For this purpose, a team composed by engineers and researchers develop a simulation and evaluation tool to assess new technologies and innovations in the production and processing of biomass. Called Virtual Sugarcane Biorefinery (VSB), this tool can be used to: 1) optimize concepts and processes present in a biorefinery; 2) evaluate the sustainability aspects of biorefinery alternatives and; 3) analyze the stage of development of new technologies.
The VSB construction started in 2010 and currently it is considered a worldwide unique tool for integrated biorefineries assessment.VSB is not a single software, but a set of commercial software and in-house models.
In the agricultural sector, the model incorporates relevant parameters such as, types of harvest and plantation, transport system, agricultural operations, machinery, implements, labor, pesticides, fertilizers etc.
The industrial sector is modeled using powerful process simulation software. The logistics and final use of biorefinery products is also modeled using specific models developed by the CTBE’s Division of Integrated Assessment of Biorefineries staff.
Cellulosic ethanol production (second generation), first generation ethanol, compounds from green chemistry, new sugarcane agricultural technologies as well as different commercialization strategies and uses for ethanol as biofuel are aspects assessed by VSB.
The information and knowledge generated by VSB can contribute to companies, government and research and development institutions to define priorities of research and public policies. These actors can use the tool for evaluating the success of projects and investments plans in new technologies.
Agricultural and Use Modeling
The team that works in this area develops an agricultural spreadsheet, named “CanaSoft”. This model includes a detailed description of the main agricultural operations in the sugarcane crop production (pre-planting operations, soil preparation, planting, cultivation, harvesting and sugarcane transport).

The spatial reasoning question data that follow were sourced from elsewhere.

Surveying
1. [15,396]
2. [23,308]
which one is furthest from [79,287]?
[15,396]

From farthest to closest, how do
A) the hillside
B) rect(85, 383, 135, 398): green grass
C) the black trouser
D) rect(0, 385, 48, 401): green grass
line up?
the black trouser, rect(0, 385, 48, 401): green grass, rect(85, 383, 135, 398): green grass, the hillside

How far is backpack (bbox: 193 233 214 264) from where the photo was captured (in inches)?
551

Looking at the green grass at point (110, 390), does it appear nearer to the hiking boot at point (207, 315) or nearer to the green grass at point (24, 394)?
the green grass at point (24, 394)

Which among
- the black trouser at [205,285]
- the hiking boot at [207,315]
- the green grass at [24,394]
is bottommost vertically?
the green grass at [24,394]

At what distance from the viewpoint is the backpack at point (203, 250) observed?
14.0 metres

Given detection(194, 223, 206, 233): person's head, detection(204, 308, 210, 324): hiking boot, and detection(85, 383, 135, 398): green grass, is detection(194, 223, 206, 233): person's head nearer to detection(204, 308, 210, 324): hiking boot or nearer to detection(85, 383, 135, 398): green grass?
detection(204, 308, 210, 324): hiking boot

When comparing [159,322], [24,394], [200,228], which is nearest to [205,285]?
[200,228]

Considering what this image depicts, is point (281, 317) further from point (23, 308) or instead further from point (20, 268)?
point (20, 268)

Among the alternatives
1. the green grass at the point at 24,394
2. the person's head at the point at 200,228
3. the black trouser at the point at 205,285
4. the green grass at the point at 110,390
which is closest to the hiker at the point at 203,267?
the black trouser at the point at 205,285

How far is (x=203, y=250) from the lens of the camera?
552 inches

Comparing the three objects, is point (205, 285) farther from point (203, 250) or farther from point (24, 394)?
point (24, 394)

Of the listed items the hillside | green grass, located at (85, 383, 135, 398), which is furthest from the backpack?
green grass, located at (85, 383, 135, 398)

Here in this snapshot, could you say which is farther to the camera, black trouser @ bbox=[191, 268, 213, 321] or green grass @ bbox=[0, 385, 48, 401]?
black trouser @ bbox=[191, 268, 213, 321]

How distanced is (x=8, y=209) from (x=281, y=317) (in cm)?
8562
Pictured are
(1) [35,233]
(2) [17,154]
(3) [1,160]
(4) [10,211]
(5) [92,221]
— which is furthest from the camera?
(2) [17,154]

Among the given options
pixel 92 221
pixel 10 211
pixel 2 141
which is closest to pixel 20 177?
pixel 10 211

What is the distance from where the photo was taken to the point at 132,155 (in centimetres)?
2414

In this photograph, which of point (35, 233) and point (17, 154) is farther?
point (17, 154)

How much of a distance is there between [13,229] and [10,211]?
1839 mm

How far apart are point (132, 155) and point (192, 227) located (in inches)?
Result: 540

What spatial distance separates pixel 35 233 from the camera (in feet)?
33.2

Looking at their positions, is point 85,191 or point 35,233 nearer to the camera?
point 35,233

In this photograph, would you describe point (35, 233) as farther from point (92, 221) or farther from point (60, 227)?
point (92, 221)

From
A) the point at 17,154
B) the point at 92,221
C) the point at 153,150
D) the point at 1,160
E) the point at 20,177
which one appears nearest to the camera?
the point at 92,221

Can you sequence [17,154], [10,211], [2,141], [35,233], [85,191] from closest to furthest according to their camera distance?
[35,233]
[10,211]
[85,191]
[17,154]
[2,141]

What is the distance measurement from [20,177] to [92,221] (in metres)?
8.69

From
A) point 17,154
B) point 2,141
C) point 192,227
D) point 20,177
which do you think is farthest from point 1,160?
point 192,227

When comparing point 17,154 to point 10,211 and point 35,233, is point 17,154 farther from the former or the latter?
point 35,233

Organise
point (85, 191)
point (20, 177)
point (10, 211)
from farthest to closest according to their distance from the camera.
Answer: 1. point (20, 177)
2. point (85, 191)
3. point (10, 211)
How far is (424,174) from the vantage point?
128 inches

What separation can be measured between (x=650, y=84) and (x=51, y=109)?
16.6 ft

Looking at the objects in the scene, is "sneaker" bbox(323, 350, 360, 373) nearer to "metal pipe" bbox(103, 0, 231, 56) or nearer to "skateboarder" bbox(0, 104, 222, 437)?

CanaSoft calculates sugarcane production costs and provides resources use and emissions inventories for life cycle assessment. It can be customized to include other biomasses in the sugarcane production chain, such as corn, sweet sorghum, energy cane, forest residues among others.
A similar tool called Log&UsoSoft has been developed to evaluate different alternatives for commercialization and use of biorefinery products. A first version of this model focuses on commercialization strategies and use options for ethanol as biofuel for the transport sector.
Industry Modeling and Simulation
In this area is performed simulation and technical evaluation of several innovative routes and technologies for biomass conversion. The focus is on sugarcane as biomass for first and second generation ethanol production, but also includes other feedstocks and a variety of products such as sugar, electricity, other liquid fuels (obtained using thermochemical and biochemical conversion routes), materials (such as biopolymers) and building blocks for chemical industry. Powerful process simulation softwares such as AspenPlus, SuperPro Designer, EMSO, among others are used to perform mass and energy balances in different industrial process design.
Sustainability Assessment Methodologies
The assessment of methodologies for distinct technologies, definitions and applications of sustainability includes the following aspects:
- Economic analysis: assessment of capital investment cost, calculation of internal rate of return (IRR), net present value (NPV), production costs, among others;
- Environmental analysis: evaluation of greenhouse gas emissions (GEE), energy balance, water consumption, land use changes and other environmental impacts included in the Life Cycle Assessment (LCA) such as acidification, eutrophication and human toxicity, among others;
- Social analysis: quantitative assessment of social impacts derived from technology changes (e.g., automation, plant scale, agricultural sector mechanization, among others) in the sugarcane sector.